Les adultes d’aujourd’hui
Cette fiche présente quelques éléments sur les adultes et la culture contemporaine (2010) et les attentes et dynamismes vitaux des adultes aujourd’hui.
Éléments sur les adultes et la culture contemporaine
Une première évidence s’impose : « les » adultes, ça n’existe pas ! Il n’existe que « des » adultes et des adultes bien divers.[1] .
L’âge adulte, lui-même, est marqué par une succession d’étapes, à prendre en compte.
Trois étapes sont souvent citées :
- le début de la vie d’adulte, période où il devient autonome, construit sa personnalité, imagine sa vie future.
- Le milieu de la vie avec la maturité, le temps des responsabilités, des premiers bilans, la prise de conscience que l’on est mortel.
- La vieillesse avec la diminution progressive de certaines capacités mais l’acquisition d’une sagesse devant les événements de la vie.

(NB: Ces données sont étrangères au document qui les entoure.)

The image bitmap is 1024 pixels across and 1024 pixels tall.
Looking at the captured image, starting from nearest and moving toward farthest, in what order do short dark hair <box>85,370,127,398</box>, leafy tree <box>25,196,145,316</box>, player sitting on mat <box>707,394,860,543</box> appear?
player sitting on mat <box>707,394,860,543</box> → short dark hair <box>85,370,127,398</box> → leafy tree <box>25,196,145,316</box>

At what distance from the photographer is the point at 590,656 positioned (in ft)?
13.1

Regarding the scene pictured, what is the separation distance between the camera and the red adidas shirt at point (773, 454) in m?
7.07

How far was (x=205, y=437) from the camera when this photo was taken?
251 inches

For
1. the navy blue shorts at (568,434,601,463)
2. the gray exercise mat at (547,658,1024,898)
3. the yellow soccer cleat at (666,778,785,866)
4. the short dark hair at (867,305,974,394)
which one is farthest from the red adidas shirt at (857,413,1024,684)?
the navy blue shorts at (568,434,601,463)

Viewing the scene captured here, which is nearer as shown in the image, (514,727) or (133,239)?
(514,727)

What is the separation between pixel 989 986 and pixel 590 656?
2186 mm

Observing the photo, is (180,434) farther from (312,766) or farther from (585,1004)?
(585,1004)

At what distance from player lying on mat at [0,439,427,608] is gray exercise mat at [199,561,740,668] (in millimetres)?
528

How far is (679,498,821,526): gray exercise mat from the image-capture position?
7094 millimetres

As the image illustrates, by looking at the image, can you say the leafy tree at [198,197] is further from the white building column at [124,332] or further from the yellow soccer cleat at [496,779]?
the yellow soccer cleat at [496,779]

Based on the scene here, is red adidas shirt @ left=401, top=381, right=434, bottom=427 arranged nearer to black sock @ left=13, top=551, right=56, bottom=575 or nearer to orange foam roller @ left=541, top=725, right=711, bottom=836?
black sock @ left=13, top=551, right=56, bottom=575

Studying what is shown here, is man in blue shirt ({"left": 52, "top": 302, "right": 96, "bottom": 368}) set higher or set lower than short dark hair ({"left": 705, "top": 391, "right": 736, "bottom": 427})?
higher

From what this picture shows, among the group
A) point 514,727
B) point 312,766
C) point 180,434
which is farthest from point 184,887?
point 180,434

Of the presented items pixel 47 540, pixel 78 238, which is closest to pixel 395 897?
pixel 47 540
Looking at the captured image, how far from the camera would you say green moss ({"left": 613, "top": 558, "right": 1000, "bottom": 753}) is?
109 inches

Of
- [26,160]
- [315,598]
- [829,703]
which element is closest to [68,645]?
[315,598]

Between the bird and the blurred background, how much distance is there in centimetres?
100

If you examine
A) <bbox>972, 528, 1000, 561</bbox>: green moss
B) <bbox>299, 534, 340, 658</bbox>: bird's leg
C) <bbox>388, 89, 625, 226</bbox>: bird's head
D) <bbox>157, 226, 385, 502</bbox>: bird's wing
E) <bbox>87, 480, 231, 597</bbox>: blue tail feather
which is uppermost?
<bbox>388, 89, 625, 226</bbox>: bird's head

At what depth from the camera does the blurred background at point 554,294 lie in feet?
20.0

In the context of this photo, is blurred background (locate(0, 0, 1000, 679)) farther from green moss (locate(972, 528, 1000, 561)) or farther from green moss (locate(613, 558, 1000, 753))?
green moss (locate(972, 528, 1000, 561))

Toutefois, Guy Lescanne, comme d’autres sociologues contemporains, [2] signale certaines constantes ou attitudes, manières de vivre et de penser qui caractérisent les adultes de notre société, particulièrement les jeunes adultes. Ces caractéristiques questionnent la proposition de la foi.
La culture du sujet
Autonomie, singularité, liberté d’expression : L’adulte s’affirme d’abord comme sujet avant d’être acteur social. Il a besoin d’être écouté, pris en compte dans son histoire personnelle, dans ses questionnements et recherche de sens, d’élaborer des convictions personnelles et peut percevoir certaines réglementations de la vie en société comme une entrave à son dynamisme et développement personnel.
La singularité du sujet et de sa quête demande que soient pris en compte les histoires personnelles, le besoin d’être écouté. Cependant la foi chrétienne ne peut se satisfaire d’une présentation purement subjective. Elle confronte à une vérité transmise par la Tradition. Elle invite aussi le sujet à accueillir et à développer le sens communautaire.
La culture démocratique
elle se traduit dans des pratiques de participation, de concertation, d’élaboration des propositions, où tout peut être mis en débat : les personnes ont sans cesse à prouver la pertinence et la crédibilité des décisions qu’elles sont amenées à prendre.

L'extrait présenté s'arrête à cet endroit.